The number of files present does nothing to affect performance, that's just a myth. Large numbers of files can degrade performance in specific tasks, such as generating a list of them all, but beyond that, won't affect a thing. And technically performance isn't degraded so much as it just takes a long time to process a great many files.

What CAN happen, is that you will install a number of programs that like to leave bits of themselves running at all times. Almost every icon next to your clock is a program that is consuming resources. Some more than others. This is a quick way to sort of nickel and dime yourself to death.

You can also pick up a bunch of malware garbage if you use Internet Explorer and aren't extremely careful about what you're doing. These can have a significant effect on performance and stability, as they often aren't of the highest quality.

In some rare cases, things left behind by uninstall programs can cause problems with other programs. However, the problem of software conflicts is vastly inflated, and just an excuse handed out by the people who write the canned answer scripts for the tech support people. True software conflicts are really pretty rare.
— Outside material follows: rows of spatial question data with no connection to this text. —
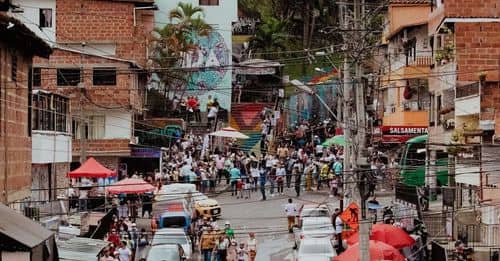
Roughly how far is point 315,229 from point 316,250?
3644mm

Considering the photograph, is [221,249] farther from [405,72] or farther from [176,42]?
[176,42]

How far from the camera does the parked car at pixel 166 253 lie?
3691 cm

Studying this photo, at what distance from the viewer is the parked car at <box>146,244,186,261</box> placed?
36.9 meters

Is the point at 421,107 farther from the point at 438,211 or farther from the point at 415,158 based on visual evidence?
the point at 438,211

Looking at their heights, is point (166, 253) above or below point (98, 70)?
below

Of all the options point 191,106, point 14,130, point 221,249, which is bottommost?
point 221,249

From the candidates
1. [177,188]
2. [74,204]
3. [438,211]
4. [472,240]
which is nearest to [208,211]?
[177,188]

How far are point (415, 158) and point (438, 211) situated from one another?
10.8 m

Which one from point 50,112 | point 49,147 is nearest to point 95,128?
point 50,112

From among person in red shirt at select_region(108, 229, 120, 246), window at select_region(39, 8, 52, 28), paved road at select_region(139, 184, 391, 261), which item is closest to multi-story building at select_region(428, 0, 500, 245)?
paved road at select_region(139, 184, 391, 261)

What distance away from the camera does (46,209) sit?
39000 millimetres

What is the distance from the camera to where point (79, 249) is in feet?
101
Same goes for corruption. If a program gets corrupted, it's either due to a bug in the program that mangles its own data, or your HDD is defective. In some case, external sources can be a problem, like AV programs getting overzealous, or malware/viruses, but program corruption is another favored whipping boy for people who don't want, or don't know how, to take the time to find the real cause.

I'll say that formatting isn't the only way to deal with these problems, but in many cases it's the quickest and easiest. You could spend many hours trying to clean up after some particularly nasty malware or virus, with no real guarantee it will ever be the same as it was, or you can just format and start fresh.